PAGE EXTRACT ▸
##############################

In all of the projects published by Vectors, interface and data structure are the argument. Such an emphasis reminds us that whenever we use a resource like the Walt Whitman Archive, we must ask hard questions about not only what it contains, but also how it organizes and encodes that content, who participates in the design, what interactivity it allows (such as user searching and manipulating), and what interoperability it encourages with other data sources or software. These concerns emerge also out of the critiques of traditional editing and bibliography by Jerome McGann, D.F. McKenzie, and others, the embrace of which helped to catalyze literary archive building in the early 1990s.

Sandra Gustafson, in a 2005 address titled “The Emerging Media of Early America,” praised the potential of Internet-delivered research media for American literary and cultural studies. “The emerging media of today,” she wrote, “can help us to better understand and preserve the emerging media of early America, making visible the range of textual forms from wampum belts to staged readings” (249). In effect, we will be able to do history better, Gustafson argues, to see more. No doubt this is true: many of us have, in doing our own work, already experienced the impact of the databases that Gustafson praises, such as the Digital Evans and Early English Books Online. But for some digital humanists, the defining inquiry is not how new media and new delivery systems can answer old questions. Rather, does the digital platform promote more emergence? What are the new questions spurred by tracing the implications of multimedia history, or raised when literary scholars create new chapters in that history today by making digital tools, resources, or publications?

For Cathy Davidson, such questions, together with the possibility of opening humanities work to large communities beyond the academy, represent what she terms “Humanities 2.0.” “Web 1.0” was the old static web – the hyperlink-based, comparatively static online experience described above as characterizing the first wave of electronic literature. “Web 2.0,” from which Davidson takes her inspiration, is the social media-driven, interactive, dynamic experience of the Internet of the moment: sites remember who you are, Gmail parses your emails to generate advertisements targeting your keywords’ interests, and customization and information exchangeability are widespread. For Davidson, Web 1.0 is old news, and the humanities must rethink itself along the same lines as Web 2.0 by making interactivity central and assuming that the world’s literature will soon be equally available to everyone online. But Meredith McGill and Andrew Parker have recently argued an opposing position: eschewing the notion that “every medium has its own epoch and every epoch its own medium,” they use digitized sources to emphasize that literature was always a multimedia phenomenon (960). “It makes less sense,” McGill and Parker conclude, “to ask whether new media demand new forms of literature and literary criticism than to ask how new media make possible apprehensions of a literary past that is different from what we had anticipated and that has yet to arrive” (966).

##############################

DATASET EXCERPT ▸
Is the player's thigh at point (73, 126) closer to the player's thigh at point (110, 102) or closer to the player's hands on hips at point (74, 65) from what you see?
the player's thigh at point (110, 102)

##############################

REQUIREMENT ▸
From the digital humanities essay above, reproduce word for word the stretch starting at "In all of the" and ending at "the early 1990s.".

OUTPUT ▸
In all of the projects published by Vectors, interface and data structure are the argument. Such an emphasis reminds us that whenever we use a resource like the Walt Whitman Archive, we must ask hard questions about not only what it contains, but also how it organizes and encodes that content, who participates in the design, what interactivity it allows (such as user searching and manipulating), and what interoperability it encourages with other data sources or software. These concerns emerge also out of the critiques of traditional editing and bibliography by Jerome McGann, D.F. McKenzie, and others, the embrace of which helped to catalyze literary archive building in the early 1990s.